TEXT PASSAGE:
Cupid's Pulse Article: 6 Signs He’s LyingCupid's Pulse Article: 6 Signs He’s Lying
By  Johanna Lyman, for GalTime.com
red flags he’s not being honest

We’ve all had moments when we wouldn’t mind a little white lie from our romantic partners. Maybe you’re having a “fat day” and want to be reassured that he still thinks you look sexy (although he’s probably not lying when he tells you that).

And we’ve all said things in the heat of passion that didn’t stand the true test of time. Those are all part of life. But, there are some mistruths that aren’t meant to make us feel better or where intentions aren’t so benevolent.

I’m talking about romantic deception: when someone purposefully misrepresents the truth about themselves or their romantic situation. Do you think your partner is hiding something from you? Are you worried he might be cheating on you? Could he be telling you he’s someone he’s not? How can you ferret out the truth, whether it’s with a new partner who seems to have a mysterious background or with an existing partner you suspect of being unfaithful? Here are six signs he’s lying.

1. Non-Verbal Clues. The body doesn’t lie. 93% of communication is non-verbal, and there are some classic signs to look for when you think someone is lying. The most common: he won’t look you in the eye. Another classic example, which you might remember from the Clinton era, is that he’ll touch his nose. Other body signals include either an increase in gestures or an unusual stillness (he’s trying to control those nervous gestures). While you can’t hook him up to a lie detector, you can tune into the cues those machines use: an increase in heart rate. It’s subtle, but you might notice the pulse in his throat becomes more prominent, or he’ll perspire more.

PROBLEM A:
Answer these questions about the article on signs of lying:
(i) What term does the article use for someone purposefully misrepresenting the truth about themselves or their romantic situation?
(ii) What percentage of communication does the article say is non-verbal?
(iii) What does the article name as the most common body sign of lying?
PROBLEM B: Please resume the article on signs of lying after its last sentence.

SOURCE MATERIAL:

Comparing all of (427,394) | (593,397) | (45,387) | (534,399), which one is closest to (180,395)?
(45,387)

RESPONSE BOX A:
(i) Romantic deception
(ii) 93%
(iii) He won't look you in the eye.

RESPONSE BOX B:
2. His story changes. Pay attention to early cues when you’re thinking about starting a new relationship. When he tells you about his background or his childhood, are the stories the same? Con artists will have their stories memorized, but if you get them to go into greater detail, they’ll have to ad-lib. I’m not suggesting you be suspicious of every new guy, but if your inner warning system is already sending an alarm, you might want to give him the opportunity to tell his stories in front of different friends. While he’s spinning his yarn, you can pay attention to the threads.

3. He gets nasty and start fights with you out of the blue. According to Dr. Jane Greer, the reason he’ll go on the offensive is to back you off his trail. You’re looking for behavior that’s not normal; if he’s always picking fights, this isn’t necessarily a sign he’s lying. But if he’s normally more laid back and suddenly goes on the attack, he’s probably trying to throw you off his guilty trail.

4. He “gets nice.” Dr. Greer adds, “Conversely, they can get very nice… being thoughtful or bringing you gifts, doing what you want (without being asked).” Now, I’m not one to look a gift horse in the mouth, but again, we’re talking about sudden changes in behavior. Men will often try to assuage their own guilt about having an affair, or even thinking about it, by paying extra attention to their partners. They’ll buy flowers or jewelry, as if to buy their way to forgiveness without having to admit to their guilt.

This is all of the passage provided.